Monday, January 26, 2009

Mean, median and more

I’m living in a statistics fog. I have an arduous study schedule for each chapter of the text for my stats class:


1. Read the chapter and take notes
2. Complete sample problems in the chapter
3. Go to supplementary web site and study with the tools offered there
4. Complete online quiz
5. Complete sample quiz in the chapter
6. Go to the professor’s on-line site and complete the sample quiz
7. Cry and eat chocolate
8. Struggle through class, anyway
9. Start all over for the next chapter


Things just don’t stick in my brain. I love words. I love the experience of losing myself in a good description, of precise analogies rolling across the page; I love tasting the words in poems and savoring the blessings of a well written devotion. I especially love God’s Word and how it teaches and heals.


I just don’t get numbers. They are only numbers, to me; they do not conjure up symbols as they are intended to. Numbers just stand there and mock me; reminding me that they will always be outside of my reach. For brief moments I think I understand, and then the feeling passes. In statistics talk, the frequency of my distribution is skewed negatively toward panic.


Right now I am managing to stay at a “B” level with the practice quizzes. However, the practice quizzes are easier than the graded quizzes which are easier than the unit tests which are easier than the final. I am also painfully aware that I need to do better than a “C” on this class or it will be strongly encouraged that I repeat the class. Then, I mistakenly look ahead and see at least two other harder stats classes that I need to take looming in the future. I am left standing dejected and forlorn.

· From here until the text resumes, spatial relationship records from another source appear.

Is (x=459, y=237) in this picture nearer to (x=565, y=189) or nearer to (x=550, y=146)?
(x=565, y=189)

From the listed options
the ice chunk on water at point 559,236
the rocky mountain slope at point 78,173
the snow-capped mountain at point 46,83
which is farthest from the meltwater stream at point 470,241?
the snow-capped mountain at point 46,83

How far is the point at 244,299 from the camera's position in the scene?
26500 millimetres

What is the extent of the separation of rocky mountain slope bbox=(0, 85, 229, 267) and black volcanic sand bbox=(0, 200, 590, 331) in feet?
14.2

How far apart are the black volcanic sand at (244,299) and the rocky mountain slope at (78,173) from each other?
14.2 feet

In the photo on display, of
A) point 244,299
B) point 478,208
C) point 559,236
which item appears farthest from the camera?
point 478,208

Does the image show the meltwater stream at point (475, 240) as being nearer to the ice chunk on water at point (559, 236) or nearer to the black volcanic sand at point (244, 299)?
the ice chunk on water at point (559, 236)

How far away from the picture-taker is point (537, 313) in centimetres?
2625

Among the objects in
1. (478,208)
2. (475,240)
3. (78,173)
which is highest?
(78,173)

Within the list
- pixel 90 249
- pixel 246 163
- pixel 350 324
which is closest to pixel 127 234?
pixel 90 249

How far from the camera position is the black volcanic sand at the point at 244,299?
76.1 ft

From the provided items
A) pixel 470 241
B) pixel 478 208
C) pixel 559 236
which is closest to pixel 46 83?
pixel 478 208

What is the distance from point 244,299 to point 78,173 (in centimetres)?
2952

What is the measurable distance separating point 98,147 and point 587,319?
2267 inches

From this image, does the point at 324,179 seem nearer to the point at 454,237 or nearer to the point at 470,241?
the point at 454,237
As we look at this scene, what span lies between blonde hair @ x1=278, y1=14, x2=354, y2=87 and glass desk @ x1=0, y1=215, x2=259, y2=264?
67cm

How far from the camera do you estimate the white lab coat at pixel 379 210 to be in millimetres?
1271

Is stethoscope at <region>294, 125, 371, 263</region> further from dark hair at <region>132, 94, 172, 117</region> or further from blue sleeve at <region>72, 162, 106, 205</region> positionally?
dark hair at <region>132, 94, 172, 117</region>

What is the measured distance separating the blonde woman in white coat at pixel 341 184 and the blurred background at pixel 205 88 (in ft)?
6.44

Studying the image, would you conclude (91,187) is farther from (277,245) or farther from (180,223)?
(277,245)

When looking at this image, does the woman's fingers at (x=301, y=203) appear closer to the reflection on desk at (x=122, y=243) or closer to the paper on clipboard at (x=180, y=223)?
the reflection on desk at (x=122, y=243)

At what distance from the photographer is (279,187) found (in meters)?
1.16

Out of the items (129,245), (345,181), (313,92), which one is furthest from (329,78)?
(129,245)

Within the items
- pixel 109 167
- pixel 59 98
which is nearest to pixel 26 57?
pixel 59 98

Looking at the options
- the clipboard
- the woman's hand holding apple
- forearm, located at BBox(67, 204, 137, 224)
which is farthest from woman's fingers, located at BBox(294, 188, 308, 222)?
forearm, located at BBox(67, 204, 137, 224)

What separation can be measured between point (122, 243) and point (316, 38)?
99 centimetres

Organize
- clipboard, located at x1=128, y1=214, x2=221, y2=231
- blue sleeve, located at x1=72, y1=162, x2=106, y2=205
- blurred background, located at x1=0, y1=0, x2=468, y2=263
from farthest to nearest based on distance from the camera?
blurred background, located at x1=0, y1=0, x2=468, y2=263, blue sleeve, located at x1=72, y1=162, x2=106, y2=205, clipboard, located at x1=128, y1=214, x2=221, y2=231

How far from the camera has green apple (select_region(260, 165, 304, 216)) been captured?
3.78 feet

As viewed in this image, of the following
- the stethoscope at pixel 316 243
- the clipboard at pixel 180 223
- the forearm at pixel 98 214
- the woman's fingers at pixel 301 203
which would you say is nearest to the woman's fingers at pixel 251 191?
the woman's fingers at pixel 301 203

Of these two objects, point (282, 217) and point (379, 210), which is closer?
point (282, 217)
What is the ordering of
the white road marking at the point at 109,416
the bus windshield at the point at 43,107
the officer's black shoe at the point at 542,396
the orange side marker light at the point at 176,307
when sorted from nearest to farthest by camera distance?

It is really hard to keep myself from chuckin’ it all out the window and going to the kitchen to bake brownies. Of course, if I did that, my textbook would probably crash through the heat pump and then I would be dejected, forlorn and cold . . .but, I would have brownies.


Empathy is a strange thing. We look at the struggle of our neighbor but we cannot understand unless we can connect it to something we ourselves have experienced. When I struggle to understand my text or to keep my focus on the professor when his words mean little to me, I get a small taste of what my son deals with everyday in most of his classes. He is an intelligent person with a brain that works differently than the way his teachers teach. When I give myself a break to do some reading and writing, to remind myself that it is possible for me to think in a coherent manner, I get a small taste of why Joel loves computers.


When I look ahead to the seemingly impossible task of passing this 800 level class only to find that I am merely at base camp for the real climb of two 900 level stats classes, then I get a small glimpse of what my young friend feels on a daily basis when he wishes he didn’t have to be in a wheel chair. When I feel like crying in class because I look around and see the faces of classmates who all seem to understand, I know, a little bit, how Elliot feels when he races to catch up with friends on the playground.


When my own brain causes me to fail and fail again in the minor task of learning how to interpret formulas with Greek letters, I get a small glimpse into the life of my friends and family members whose bodies attack themselves in the form of MS and Alzheimer’s. I can’t know what they are feeling, or what their lives are like, but I can get a small glimpse into the struggle that will hopefully help me to love them better.


It is true that we cannot love except that God loves us first. It is also true that we cannot empathize except that God first had empathy for us. He sent His Son to live with us, to feel with us, to struggle and succeed with us. He sent His Son to BE us. He is able to perfectly empathize and to perfectly love us. In this way we know that when we go to Him in prayer, when we drop all of our struggles, pain and sorrows in His lap, He really does know how we feel. More importantly, he knows how we can feel better. Sometimes He takes the pain and struggle away from us, and sometime He walks us through it. He gently reminds us that He did not walk away from the pain He endured for us.


I just need to be reminded that God invented statistics; He invented statistics to help me and not to harm me. My text book may only give me the answers to the even numbered questions, but God has all the answers. God will lead me to pray and study, to find friends who can help, and pray again. He will also lead me to pray for, and serve, the loved ones who struggle in their own lives so I don’t center myself on my insignificant struggles. Then He will lead me to pray some more.


After that, I will bake brownies (with sprinkles on top.)


I will give you a new heart and put a new spirit in you;
I will remove from you your heart of stone and give you a heart of flesh.